(Rows from a spatial question set)

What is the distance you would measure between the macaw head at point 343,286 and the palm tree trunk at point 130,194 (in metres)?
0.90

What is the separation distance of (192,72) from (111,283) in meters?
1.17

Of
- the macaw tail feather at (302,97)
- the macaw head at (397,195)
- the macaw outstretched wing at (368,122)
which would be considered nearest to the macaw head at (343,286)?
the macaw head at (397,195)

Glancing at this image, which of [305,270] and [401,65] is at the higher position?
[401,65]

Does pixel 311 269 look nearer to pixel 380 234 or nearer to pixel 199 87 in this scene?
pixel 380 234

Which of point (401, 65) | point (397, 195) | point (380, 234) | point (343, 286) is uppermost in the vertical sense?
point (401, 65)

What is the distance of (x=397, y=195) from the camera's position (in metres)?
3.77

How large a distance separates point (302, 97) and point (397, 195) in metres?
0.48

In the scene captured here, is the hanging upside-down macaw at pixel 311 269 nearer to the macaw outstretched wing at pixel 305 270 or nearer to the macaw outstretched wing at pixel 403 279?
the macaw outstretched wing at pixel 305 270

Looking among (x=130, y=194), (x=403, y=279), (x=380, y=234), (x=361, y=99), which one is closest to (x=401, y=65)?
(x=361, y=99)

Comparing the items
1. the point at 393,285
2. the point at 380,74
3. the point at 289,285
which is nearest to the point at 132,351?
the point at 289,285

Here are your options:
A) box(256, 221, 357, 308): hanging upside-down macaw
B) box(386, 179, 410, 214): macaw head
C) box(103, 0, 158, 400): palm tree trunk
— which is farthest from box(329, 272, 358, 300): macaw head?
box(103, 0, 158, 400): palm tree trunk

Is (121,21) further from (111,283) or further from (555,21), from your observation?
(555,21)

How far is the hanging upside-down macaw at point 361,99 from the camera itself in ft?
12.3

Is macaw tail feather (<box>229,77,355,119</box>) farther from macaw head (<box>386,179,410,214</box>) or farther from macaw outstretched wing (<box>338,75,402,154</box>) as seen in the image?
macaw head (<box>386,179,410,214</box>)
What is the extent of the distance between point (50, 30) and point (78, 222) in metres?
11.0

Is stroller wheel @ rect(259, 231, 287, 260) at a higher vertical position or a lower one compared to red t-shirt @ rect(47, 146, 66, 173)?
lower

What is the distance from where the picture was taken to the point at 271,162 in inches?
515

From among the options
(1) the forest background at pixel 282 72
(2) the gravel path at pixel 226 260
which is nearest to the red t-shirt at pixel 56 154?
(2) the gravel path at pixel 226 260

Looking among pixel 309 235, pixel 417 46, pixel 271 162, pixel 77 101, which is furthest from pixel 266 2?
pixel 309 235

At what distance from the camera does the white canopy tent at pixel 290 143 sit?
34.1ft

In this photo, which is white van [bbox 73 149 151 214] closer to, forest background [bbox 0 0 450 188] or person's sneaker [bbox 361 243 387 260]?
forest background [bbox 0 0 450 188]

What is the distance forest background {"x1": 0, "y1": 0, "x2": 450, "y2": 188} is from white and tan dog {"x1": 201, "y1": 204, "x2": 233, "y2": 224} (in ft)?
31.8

- **REQUEST**: Put every line from the one containing "Looking among pixel" down to the last of the rows into a numbered list, leaving out blank lines.

- **WRITTEN ANSWER**:
1. Looking among pixel 309 235, pixel 417 46, pixel 271 162, pixel 77 101, which is furthest from pixel 266 2?
2. pixel 309 235
3. At what distance from the camera does the white canopy tent at pixel 290 143 sit?
4. 34.1ft
5. In this photo, which is white van [bbox 73 149 151 214] closer to, forest background [bbox 0 0 450 188] or person's sneaker [bbox 361 243 387 260]?
6. forest background [bbox 0 0 450 188]
7. What is the distance forest background {"x1": 0, "y1": 0, "x2": 450, "y2": 188} is from white and tan dog {"x1": 201, "y1": 204, "x2": 233, "y2": 224} (in ft)?
8. 31.8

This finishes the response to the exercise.